= Passage shown =
————
US20040261590A1

US20040261590A1 - Gang saw box elevation adjuster

Info

Publication number: US20040261590A1
Application number: US10/825,208
Authority: US
Inventors: Patrick Conry
Original assignee: Individual
Current assignee: Comact Equipment US Inc
Priority date: 2003-04-21
Filing date: 2004-04-16
Publication date: 2004-12-30

Abstract

An apparatus and method of adjusting the vertical position of a cant sawbox relative to a cant feed axis includes a pair of pivotable arms mounted on a base that is slidable along a horizontal axis with each arm pivotably connected to a lower portion of the sawbox; a device upstream of the sawbox detects the thickness and calculates the mid point of the incoming cant and then effects movement of the sawbox so that the midline of the cant coincides with the feed axis.

Description

FIELD OF THE INVENTION

The present invention relates to an improvement in high-speed gang saw cutting machines and more specifically, to a gang saw box elevation adjuster that will improve the efficiency and cutting accuracy of the machinery.

BACKGROUND OF THE INVENTION

In present-day woodcutting mills, various advancements have been made in the machinery design and operation to increase the throughput efficiency and accuracy of the woodcutting operation. One such significant improvement will be found in U.S. Pat. No. 5,722,474, granted in Mar. 3, 1998, in which the saw box is mounted to be pivotable by a computer-controller relative to the throughput path of a wood cant moving on a transfer belt or conveyor, the speed of which is also computer-controlled. While the object of the invention described in the aforementioned patent was readily achieved, namely, by producing more salable product from even a previously low valued curved cant, there is additional value to be gained by minimizing the misalignment between the top saws top and bottom saws on a double arbor gang saw machine. This misalignment is due to deflection of the saw blades and is a function of the depth of material through which the saw must cut. Since the minimum saw deflection is achieved when the saws are at the minimum cutting depth, it follows that the ideal position (in elevation) for the cant is to be centered between the top and bottom arbors (if the cant is too thick to be cut through be the saws on one arbor alone). The misalignment of the top and bottom saws causes a visual defect in the resulting product that can result in a decrease in sales price. Some operations intentionally space the saws in the gang father apart so that these defects can be removed later in a planing operation; the resulting loss in efficiency can be considerable. In other arrangements, workers have attempted to vary the heights of the conveying mechanism relative to a cutting device. While this would normally readily accomplish adjustment for different thicknesses of the workpieces, movement of the conveying apparatus is essentially impractical and not cost-effective on this type of machine. Another alternative would be sorting by thickness and then dispatching them to gang sawing devices that have the optimum configuration for each thickness. With the increasing cost of labor, capital and demands for production efficiency, this sorting technique which is time-consuming also becomes undesirable from a cost standpoint.
————
= Data entries =
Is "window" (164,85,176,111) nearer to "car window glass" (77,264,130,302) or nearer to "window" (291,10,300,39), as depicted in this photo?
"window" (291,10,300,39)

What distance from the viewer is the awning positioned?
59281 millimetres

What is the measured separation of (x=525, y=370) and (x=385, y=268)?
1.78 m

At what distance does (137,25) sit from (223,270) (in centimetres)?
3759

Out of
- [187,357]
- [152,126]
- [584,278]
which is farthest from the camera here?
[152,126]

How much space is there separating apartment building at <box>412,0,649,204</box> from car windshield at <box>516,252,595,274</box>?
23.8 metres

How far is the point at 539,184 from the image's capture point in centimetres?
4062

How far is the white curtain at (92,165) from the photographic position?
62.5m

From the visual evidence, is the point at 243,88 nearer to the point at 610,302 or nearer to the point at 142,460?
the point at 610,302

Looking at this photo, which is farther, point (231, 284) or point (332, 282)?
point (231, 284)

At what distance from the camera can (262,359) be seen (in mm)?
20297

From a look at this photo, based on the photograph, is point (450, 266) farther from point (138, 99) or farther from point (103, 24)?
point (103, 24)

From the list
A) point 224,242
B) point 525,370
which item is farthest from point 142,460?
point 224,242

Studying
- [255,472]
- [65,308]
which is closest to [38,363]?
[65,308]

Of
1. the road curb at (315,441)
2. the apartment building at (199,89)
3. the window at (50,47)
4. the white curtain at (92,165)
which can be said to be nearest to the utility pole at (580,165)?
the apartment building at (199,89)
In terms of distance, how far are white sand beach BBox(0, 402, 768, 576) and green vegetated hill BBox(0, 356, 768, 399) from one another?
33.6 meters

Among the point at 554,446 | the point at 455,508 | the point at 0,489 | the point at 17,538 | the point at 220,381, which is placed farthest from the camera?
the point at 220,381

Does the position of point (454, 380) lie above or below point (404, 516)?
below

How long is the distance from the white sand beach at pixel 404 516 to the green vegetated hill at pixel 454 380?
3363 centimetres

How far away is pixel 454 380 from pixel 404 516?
————
= The exercise =
Copy the gang saw patent text from "An apparatus and" up to and including "the feed axis.", swapping every "sawbox" for "saw box". The records play no part in this work.

= Response to this task =
An apparatus and method of adjusting the vertical position of a cant saw box relative to a cant feed axis includes a pair of pivotable arms mounted on a base that is slidable along a horizontal axis with each arm pivotably connected to a lower portion of the saw box; a device upstream of the saw box detects the thickness and calculates the mid point of the incoming cant and then effects movement of the saw box so that the midline of the cant coincides with the feed axis.